## Quoted passage

Segment Open

Only 40 sled dog teams remain in the hunt for the 2021 Iditarod title and four-time champion Dallas Seavey opened up a 20-mile lead as of daybreak on Saturday morning. Seavey has 12 dogs in harness and they have 211 miles remaining in their exhausting trek through the Alaskan wilderness before reaching the finish line at Deshka Landing.

Dallas Seavey 2021 Iditarod dogs sled dog race
Dallas Seavey, the current leader of the 2021 Iditarod, feeds his sled dogs while on a break at the McGrath checkpoint. (Image: ADN)

The 2021 Iditarod whittled down to 40 mushers racing on the Gold Loop Trail after Rick Casillo and rookie Chris Parker scratched. Casillo pulled out of the race because he was worried about the health of his 13 dogs.

Segment Closed

## Information shown
Segment Open

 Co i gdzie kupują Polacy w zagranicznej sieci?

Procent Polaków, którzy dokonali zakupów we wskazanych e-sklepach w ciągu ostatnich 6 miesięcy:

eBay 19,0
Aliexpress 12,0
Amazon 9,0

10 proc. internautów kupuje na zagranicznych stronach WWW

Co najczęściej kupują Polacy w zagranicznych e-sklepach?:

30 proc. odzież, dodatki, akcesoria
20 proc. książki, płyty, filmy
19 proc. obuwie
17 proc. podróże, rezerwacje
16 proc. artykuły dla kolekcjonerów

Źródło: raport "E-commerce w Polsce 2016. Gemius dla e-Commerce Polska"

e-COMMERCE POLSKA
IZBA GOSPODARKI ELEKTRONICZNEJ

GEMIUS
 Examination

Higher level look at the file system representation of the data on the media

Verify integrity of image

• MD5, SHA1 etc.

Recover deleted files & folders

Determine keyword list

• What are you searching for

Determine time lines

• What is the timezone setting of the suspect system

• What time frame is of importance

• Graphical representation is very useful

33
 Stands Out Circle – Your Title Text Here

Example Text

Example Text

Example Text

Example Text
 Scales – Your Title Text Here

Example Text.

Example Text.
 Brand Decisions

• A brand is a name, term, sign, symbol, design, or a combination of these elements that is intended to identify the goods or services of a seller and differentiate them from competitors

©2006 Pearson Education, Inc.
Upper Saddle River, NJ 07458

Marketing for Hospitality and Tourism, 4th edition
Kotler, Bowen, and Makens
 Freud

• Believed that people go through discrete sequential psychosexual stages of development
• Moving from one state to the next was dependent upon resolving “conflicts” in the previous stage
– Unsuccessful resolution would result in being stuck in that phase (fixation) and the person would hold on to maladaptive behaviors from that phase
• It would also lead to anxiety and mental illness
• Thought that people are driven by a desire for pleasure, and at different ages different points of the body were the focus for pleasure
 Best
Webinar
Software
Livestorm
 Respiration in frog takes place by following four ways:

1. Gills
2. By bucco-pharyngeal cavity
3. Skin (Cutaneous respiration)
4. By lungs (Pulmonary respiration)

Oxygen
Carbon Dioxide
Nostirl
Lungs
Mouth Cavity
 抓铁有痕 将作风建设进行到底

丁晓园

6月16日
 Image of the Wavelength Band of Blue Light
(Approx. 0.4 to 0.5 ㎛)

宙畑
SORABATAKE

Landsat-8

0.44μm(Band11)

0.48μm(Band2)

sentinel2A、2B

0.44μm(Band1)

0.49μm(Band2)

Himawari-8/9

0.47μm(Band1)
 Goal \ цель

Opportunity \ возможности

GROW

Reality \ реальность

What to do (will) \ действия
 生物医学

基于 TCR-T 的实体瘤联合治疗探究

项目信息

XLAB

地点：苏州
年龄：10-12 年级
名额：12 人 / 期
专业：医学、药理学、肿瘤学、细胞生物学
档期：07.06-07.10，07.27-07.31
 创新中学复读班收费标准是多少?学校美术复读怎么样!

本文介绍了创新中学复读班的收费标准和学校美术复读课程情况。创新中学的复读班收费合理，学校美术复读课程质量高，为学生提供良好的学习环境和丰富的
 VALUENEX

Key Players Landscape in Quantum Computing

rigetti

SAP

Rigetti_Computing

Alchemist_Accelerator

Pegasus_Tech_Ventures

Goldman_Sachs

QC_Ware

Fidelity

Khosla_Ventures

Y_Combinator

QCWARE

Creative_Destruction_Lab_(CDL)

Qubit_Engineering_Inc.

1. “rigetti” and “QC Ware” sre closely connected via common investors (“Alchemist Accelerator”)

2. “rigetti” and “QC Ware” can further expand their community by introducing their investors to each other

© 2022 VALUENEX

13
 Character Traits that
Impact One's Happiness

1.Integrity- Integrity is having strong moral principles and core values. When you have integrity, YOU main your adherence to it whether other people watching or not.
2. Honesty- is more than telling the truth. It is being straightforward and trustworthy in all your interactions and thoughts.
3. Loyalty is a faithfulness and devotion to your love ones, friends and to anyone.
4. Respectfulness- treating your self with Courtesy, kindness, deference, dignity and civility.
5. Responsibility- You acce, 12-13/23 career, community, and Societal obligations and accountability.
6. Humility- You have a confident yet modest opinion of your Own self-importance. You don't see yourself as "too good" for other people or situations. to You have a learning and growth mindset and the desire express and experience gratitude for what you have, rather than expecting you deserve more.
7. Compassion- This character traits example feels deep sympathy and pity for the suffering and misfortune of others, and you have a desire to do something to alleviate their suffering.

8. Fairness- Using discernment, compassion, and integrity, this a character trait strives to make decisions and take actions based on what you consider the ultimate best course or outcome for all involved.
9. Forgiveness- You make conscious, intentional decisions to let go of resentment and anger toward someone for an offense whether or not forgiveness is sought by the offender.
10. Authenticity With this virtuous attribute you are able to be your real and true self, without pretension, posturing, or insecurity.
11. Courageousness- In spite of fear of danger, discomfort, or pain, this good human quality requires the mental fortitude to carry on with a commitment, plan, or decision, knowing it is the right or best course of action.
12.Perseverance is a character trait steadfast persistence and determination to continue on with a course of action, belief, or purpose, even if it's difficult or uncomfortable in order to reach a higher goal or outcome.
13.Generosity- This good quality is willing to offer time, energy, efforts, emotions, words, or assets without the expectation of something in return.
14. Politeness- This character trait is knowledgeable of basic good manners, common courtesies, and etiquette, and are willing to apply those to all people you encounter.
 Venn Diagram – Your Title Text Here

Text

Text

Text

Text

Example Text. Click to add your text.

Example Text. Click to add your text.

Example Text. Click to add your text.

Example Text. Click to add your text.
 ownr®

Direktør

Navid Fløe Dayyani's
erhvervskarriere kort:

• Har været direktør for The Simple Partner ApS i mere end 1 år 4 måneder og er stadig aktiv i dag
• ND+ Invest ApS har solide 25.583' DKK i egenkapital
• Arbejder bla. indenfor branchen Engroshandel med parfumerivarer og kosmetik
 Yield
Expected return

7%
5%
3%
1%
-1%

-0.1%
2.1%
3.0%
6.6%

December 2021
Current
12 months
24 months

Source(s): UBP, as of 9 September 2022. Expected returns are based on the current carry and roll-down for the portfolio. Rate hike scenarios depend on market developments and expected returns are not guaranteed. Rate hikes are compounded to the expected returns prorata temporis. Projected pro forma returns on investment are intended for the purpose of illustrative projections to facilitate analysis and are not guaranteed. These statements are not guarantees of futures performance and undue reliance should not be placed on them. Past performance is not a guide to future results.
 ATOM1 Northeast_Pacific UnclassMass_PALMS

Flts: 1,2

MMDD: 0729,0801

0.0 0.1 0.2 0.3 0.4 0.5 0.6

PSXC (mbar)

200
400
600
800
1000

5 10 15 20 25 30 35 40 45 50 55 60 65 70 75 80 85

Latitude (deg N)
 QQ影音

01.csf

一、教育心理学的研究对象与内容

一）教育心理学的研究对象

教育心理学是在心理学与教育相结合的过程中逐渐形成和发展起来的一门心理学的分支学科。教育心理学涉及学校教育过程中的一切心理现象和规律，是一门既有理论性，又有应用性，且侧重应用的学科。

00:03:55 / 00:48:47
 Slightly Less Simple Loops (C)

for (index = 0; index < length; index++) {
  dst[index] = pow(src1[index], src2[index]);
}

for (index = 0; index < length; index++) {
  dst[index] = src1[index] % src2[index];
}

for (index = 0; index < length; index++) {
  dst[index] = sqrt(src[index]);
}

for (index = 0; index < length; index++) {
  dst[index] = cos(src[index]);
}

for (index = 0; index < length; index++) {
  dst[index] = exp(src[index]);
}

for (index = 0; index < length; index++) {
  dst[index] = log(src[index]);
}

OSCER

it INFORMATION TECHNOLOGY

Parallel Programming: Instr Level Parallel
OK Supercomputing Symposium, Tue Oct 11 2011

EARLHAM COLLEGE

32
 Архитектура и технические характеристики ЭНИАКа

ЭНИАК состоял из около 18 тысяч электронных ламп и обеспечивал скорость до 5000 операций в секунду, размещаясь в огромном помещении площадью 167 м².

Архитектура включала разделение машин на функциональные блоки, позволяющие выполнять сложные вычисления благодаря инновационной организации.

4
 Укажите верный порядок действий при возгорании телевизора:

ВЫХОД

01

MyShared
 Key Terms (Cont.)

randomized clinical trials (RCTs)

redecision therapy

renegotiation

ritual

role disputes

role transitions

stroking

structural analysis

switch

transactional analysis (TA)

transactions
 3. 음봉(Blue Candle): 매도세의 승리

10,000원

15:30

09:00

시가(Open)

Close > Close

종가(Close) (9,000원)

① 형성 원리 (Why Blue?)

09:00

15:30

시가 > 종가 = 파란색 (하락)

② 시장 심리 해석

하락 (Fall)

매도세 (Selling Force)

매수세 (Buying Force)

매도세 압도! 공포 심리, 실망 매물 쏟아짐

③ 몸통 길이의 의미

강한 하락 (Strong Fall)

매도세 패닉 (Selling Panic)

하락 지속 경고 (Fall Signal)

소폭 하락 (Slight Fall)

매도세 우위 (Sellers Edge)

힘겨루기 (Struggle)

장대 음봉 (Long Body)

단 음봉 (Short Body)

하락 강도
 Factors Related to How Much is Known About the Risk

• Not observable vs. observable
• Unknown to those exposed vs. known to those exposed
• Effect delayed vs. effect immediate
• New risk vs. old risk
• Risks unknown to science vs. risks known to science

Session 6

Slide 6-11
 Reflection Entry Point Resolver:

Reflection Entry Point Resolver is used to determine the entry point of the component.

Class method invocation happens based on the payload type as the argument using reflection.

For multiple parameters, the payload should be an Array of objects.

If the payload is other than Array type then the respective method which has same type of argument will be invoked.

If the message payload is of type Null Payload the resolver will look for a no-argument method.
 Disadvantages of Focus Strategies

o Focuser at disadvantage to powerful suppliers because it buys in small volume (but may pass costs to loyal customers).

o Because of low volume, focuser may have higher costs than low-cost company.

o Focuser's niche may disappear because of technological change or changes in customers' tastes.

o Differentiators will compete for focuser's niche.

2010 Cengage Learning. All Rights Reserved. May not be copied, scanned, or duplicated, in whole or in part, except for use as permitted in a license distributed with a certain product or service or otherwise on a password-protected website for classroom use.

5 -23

Segment Closed

## Problem description
Reproduce the Iditarod article word for word, starting at "Only 40 sled" and ending at "checkpoint. (Image: ADN)". The data has no connection to the Iditarod article.

## Answer to this exercise
Only 40 sled dog teams remain in the hunt for the 2021 Iditarod title and four-time champion Dallas Seavey opened up a 20-mile lead as of daybreak on Saturday morning. Seavey has 12 dogs in harness and they have 211 miles remaining in their exhausting trek through the Alaskan wilderness before reaching the finish line at Deshka Landing.

Dallas Seavey 2021 Iditarod dogs sled dog race
Dallas Seavey, the current leader of the 2021 Iditarod, feeds his sled dogs while on a break at the McGrath checkpoint. (Image: ADN)